Travail à faire —
**A)** Dans l'extrait fourni, quels domaines professionnels le diplôme peut-il comprendre ? Énumérez-les tous.
**B)** Selon l'extrait fourni, qui émet le programme d'enseignement ?
**C)** Recopiez fidèlement le passage de l'extrait fourni qui commence aux mots « Font l'objet d'un examen écrit » et s'arrête après « au domaine professionnel. ».

Matières de l'examen final

1)
Font l'objet d'un examen écrit la langue maternelle (allemand, romanche ou italien), la langue seconde, les mathématiques, une matière déterminée par l'administration de l'école sur proposition de la direction scolaire des études dans les sciences naturelles, les sciences sociales ou dans les arts et le sport, ainsi que les questions liées au domaine professionnel.

2)
Font l'objet d'un examen oral la langue maternelle, la langue seconde et la troisième langue; l'Office met également en place, sur proposition de la direction scolaire, une matière d'examen qui n'a pas déjà été évaluée à l'écrit dans le domaine des sciences naturelles et des sciences sociales, ainsi qu'un domaine d'études lié au monde professionnel.

Article 13

Aspects formels du diplôme

Le diplôme comprend une langue cantonale comme première langue, l’anglais comme troisième langue, ainsi que la pédagogie, le travail social ou la santé comme domaines professionnels. Le diplôme peut également contenir le niveau de l’enseignement instrumental, ainsi que des indications concernant le lieu et la compagnie de la pratique extrascolaire.

Article 21

Programme d'enseignement, examens, notes

1) La formation et les examens sont basés sur les dispositions de la Conférence des directeurs cantonaux de l'Instruction publique pour la maturité professionnelle dans le domaine pédagogique. La formation est structurée en modules. Le programme d'enseignement est émis par le gouvernement.

2) Les matières d'examen en première et deuxième langue sont deux langues cantonales ou une langue cantonale et l'anglais. *

3) Chaque matière du cycle de formation pour l'obtention de la maturité professionnelle est conclue par un examen, qui donne lieu à une note arrondie à la demi-note la plus proche.

Données enregistrées —
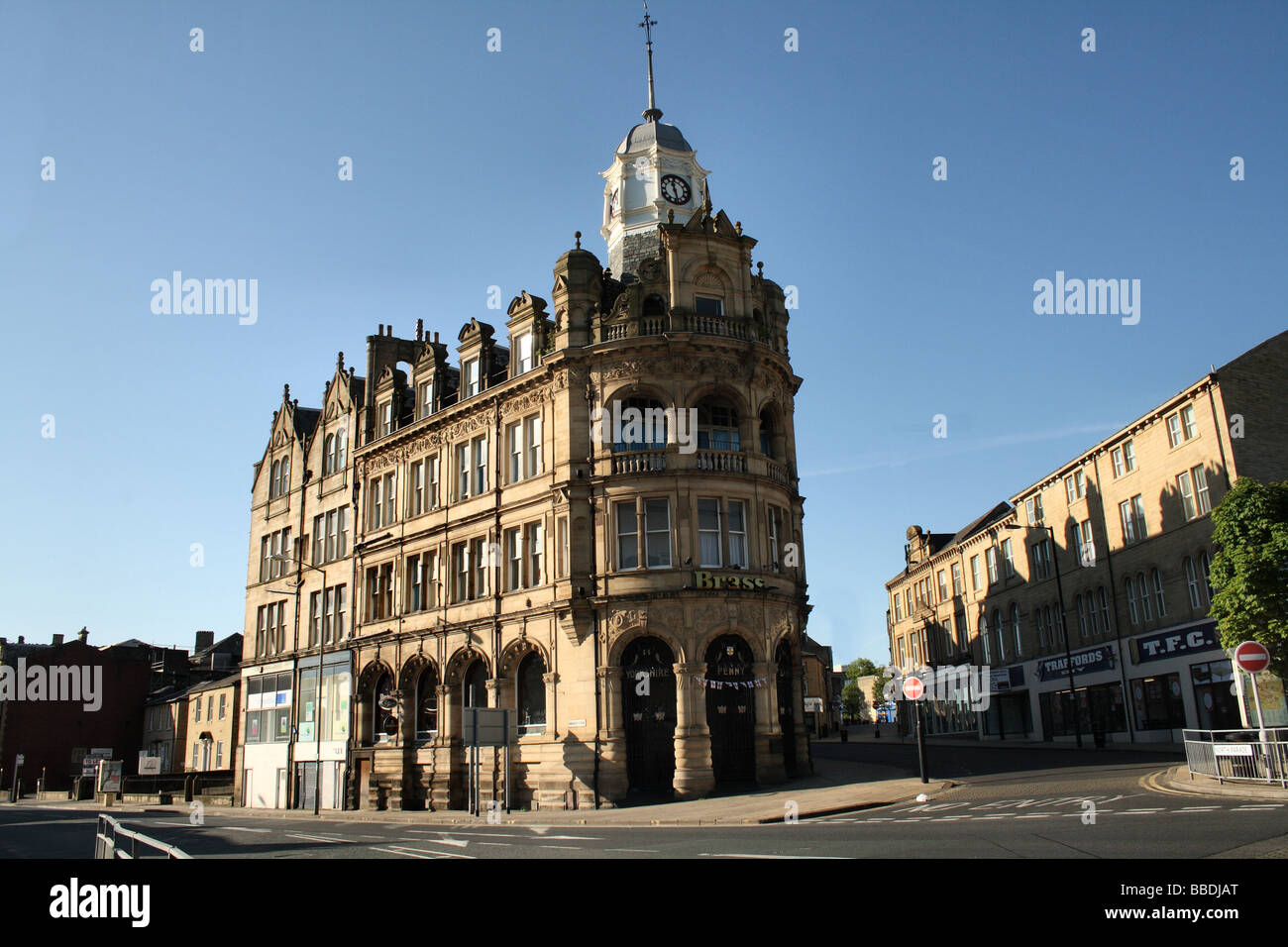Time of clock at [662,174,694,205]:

Réponses aux tâches —
**A)** La pédagogie, le travail social, la santé.

**B)** Le gouvernement.

**C)**
Font l'objet d'un examen écrit la langue maternelle (allemand, romanche ou italien), la langue seconde, les mathématiques, une matière déterminée par l'administration de l'école sur proposition de la direction scolaire des études dans les sciences naturelles, les sciences sociales ou dans les arts et le sport, ainsi que les questions liées au domaine professionnel.